● Problema proposto 1
Ricopia esattamente il tratto dei record che va dall'inizio fino alla riga che contiene "(329,612) < (959,576)", questa compresa.

● Testo fornito
* * *

Il nostro Paese è in caduta libera. Non è certo un
mistero, tutti lo sanno, tutti ne parlano: istituzioni, società civile,
comune opinione. Accendi la radio e senti il direttore centrale
dell’Istat dichiarare che, accanto ai dati drammatici sull’aumento della
povertà “assoluta”, negli ultimi due anni sono raddoppiate le famiglie
“in grave difficoltà”, quelle che secondo i parametri europei rispondono
a caratteristiche come le seguenti: neanche una settimana l’anno di
vacanza, niente carne o pesce ogni due giorni, riduzione dell’erogazione
di riscaldamento, non disponibilità di 800 euro per spese improvvise; e
via di questo passo. Il 17% delle famiglie italiane (otto milioni di
persone) poco sopra la soglia di povertà: un imprevisto sfavorevole e
precipiti anche tu verso il fondo. Accendi il televisore e apprendi da
un lavoratore dell’Alcoa che, in quello specifico contesto di crisi, dal
gennaio ad oggi si sono registrati 40 (quaranta!) suicidi. Storie
ordinarie di una straordinaria crisi capitalistica. Non stupisce che vi
sia (vedi il cinquestellare Casaleggio e il ministro della Repubblica
Delrio) chi profetizza che alla ripresa settembrina dell’anno politico
possano verificarsi delle esplosioni di rabbia sociale. Né può
sorprendere la previsione (solo apparentemente opposta) che “una
situazione di alta disoccupazione possa essere accettata come la nuova
normalità” e che “la gente possa accettare una depressione più o meno
permanente, finendo per pensare che è così che vanno le cose” (Krugman).

* * *

● Problema proposto 2
Secondo il testo fornito, quale percentuale delle famiglie italiane si trova poco sopra la soglia di povertà?

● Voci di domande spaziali

* * *

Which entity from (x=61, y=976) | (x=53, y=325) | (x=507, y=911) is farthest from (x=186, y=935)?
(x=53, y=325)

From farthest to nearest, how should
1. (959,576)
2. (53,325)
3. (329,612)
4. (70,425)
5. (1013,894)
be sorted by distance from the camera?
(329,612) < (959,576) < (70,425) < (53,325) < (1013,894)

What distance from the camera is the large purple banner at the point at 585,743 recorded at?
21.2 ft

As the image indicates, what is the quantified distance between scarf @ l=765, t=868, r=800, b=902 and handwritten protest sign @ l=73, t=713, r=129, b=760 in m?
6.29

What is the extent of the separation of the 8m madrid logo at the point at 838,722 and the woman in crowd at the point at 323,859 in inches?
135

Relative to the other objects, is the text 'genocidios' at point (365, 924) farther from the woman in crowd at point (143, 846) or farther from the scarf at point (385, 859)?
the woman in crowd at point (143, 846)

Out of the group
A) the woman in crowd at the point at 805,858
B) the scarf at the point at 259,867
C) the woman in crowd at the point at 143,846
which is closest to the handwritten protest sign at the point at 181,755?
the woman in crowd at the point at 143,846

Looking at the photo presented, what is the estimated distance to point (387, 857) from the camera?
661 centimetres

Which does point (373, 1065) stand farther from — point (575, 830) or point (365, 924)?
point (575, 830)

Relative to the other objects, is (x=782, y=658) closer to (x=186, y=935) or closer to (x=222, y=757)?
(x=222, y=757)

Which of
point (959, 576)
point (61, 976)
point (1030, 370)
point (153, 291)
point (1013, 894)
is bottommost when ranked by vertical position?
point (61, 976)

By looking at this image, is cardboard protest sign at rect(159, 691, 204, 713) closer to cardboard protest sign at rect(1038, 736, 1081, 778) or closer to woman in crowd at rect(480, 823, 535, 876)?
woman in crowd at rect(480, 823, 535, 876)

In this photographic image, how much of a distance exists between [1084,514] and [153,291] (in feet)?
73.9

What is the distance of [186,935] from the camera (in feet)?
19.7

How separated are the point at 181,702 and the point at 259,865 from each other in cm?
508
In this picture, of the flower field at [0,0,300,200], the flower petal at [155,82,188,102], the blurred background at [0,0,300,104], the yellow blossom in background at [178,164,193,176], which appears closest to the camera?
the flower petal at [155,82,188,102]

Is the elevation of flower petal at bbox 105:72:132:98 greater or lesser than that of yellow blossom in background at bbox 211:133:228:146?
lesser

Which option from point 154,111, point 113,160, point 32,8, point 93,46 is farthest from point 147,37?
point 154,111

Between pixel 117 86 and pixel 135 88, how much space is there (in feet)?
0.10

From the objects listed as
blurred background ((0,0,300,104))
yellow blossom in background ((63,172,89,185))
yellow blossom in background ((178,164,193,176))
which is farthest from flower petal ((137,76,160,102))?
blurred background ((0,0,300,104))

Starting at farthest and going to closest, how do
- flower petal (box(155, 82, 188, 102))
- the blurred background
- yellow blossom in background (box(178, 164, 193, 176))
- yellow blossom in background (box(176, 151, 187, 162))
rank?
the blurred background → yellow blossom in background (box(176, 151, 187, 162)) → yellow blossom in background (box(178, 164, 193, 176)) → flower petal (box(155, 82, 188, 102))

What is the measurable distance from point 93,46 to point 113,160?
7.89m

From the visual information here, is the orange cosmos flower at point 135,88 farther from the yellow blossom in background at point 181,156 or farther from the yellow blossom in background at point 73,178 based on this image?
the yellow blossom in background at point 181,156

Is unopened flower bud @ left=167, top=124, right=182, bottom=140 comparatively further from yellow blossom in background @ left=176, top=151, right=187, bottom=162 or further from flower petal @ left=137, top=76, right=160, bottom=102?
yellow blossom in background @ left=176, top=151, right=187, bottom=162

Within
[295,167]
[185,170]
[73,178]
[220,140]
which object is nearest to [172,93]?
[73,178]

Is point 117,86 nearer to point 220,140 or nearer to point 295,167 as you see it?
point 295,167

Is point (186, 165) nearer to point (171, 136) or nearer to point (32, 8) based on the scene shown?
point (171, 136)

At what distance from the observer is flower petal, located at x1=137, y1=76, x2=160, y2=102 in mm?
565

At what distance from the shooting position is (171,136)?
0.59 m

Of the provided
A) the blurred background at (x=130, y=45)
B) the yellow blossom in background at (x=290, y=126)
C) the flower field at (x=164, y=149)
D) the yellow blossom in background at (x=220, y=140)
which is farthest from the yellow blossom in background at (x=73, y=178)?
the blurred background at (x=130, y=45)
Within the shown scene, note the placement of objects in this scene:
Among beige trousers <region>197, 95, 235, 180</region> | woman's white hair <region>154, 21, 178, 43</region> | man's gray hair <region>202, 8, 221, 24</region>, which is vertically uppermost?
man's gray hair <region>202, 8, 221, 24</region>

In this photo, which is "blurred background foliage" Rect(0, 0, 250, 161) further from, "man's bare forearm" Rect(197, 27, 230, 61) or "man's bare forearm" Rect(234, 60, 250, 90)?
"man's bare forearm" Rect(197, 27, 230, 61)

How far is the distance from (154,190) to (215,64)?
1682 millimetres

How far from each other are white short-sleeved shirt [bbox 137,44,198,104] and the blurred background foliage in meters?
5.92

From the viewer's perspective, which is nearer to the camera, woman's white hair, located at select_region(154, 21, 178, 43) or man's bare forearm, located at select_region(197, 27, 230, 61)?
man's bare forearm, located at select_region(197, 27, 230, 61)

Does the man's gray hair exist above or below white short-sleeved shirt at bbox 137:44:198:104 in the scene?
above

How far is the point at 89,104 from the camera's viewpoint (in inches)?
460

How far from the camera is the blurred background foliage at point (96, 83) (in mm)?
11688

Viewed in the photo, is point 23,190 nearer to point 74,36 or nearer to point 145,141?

* * *

● Risposta svolta 1
Which entity from (x=61, y=976) | (x=53, y=325) | (x=507, y=911) is farthest from (x=186, y=935)?
(x=53, y=325)

From farthest to nearest, how should
1. (959,576)
2. (53,325)
3. (329,612)
4. (70,425)
5. (1013,894)
be sorted by distance from the camera?
(329,612) < (959,576) < (70,425) < (53,325) < (1013,894)

● Risposta svolta 2
Il 17%, cioè otto milioni di persone.